THE COLLECTIVE ECONOMIC
SECURITY OF PEOPLE EVERYWHERE, AND THE GLOBAL INTEGRITY OF THE MONEY TRUST, COULD THUS
COME INTO FIERCE COLLISION. THIS POTENTIALLY GIGANTIC COLLISION OF
INTERESTS IS WHAT I CALL WORLD WAR III AGAINST THE MONEY TRUST.
3.
The Disposition of Contracts. From his investigation of how War originates,
Clausewitz concluded that the "idea of war originates with the defense."35 This is because the attacker (here
assumed to be the Money Trust) fights in order to gain possession (of money,
assets, the economy, the country, etc.), while the defender repulses the attack with a fight.
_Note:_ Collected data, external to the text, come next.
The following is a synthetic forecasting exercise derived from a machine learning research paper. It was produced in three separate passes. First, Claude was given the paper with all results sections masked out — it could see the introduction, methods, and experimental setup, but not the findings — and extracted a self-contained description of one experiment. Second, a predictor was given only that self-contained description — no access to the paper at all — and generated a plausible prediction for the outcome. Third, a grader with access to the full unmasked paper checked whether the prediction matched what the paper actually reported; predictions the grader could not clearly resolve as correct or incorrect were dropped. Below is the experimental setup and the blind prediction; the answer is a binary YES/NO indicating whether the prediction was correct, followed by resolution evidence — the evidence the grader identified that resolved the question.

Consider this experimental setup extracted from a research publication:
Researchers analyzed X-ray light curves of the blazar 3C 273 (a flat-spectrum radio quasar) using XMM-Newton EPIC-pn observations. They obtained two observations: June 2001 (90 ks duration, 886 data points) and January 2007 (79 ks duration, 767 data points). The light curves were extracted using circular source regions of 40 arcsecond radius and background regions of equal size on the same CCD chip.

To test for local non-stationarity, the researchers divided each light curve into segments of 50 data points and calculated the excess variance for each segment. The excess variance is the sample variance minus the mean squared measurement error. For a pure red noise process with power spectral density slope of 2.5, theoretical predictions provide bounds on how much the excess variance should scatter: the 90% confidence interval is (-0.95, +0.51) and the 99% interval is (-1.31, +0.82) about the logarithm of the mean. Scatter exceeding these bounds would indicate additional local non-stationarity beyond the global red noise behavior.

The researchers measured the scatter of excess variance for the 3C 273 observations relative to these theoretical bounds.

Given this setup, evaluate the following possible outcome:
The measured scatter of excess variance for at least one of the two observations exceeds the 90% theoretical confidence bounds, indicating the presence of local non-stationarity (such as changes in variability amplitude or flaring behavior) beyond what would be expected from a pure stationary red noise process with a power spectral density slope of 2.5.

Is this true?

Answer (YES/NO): NO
Since the idea of war originates with the defense, it is the defender who establishes the
"laws of war" and the "ground rules for his conduct."36 For Clausewitz, it is the People's
"readiness for action" that constitutes the "act that really fits the
concept of war."37 So what could the People's
readiness for action entail? It could entail the disposition of contracts with the Money
Trust.
Principles
of Justice. John Rawls
gave a systematic account of the foundations and principles of justice. He sketched a
theory of civil disobedience and of conscientious refusal.38 Most interestingly, he discussed
the specific conditions under which the electorate has a "right to resist."39
Based on an
interpretation (correct or not) of the principles of justice and fairness, the
People could nullify or abrogate (rightly or wrongly) unfair or unjust
contracts -- contracts that do not respect the principles of fairness and reciprocity,
contracts that do not recognize the citizen as a free and equal person, contracts
that enslave, contracts that can destabilize one party to the benefit of the
Money Trust, contracts that pervert the legal order, etc. In any case, all promises
and guarantees obtained through deceitful withholding of critical information would
be "void ab initio."40
The People could compel the Money
Trust to fight on their terms. They could refuse to comply with unjust or unfair
arrangements. They could "prolong and postpone"41 unjust or
unfair payments, en masse, leaving the initiative for legal attack to the Money
Trust, in the Courts (conceptually, this strategy would not be unlike
the one used by the Russians against Napoleon). These actions would increase the
defenders' cash position -- and weaken that of the Money Trust. The cost of continued
legal attack by the Money Trust would far exceed benefits. Why? The same net advantages
of the Money Trust (e.g., the high cost of legal defense against a possible commercial
abuse by a bank) would then be reflected back against the interests of the Money Trust.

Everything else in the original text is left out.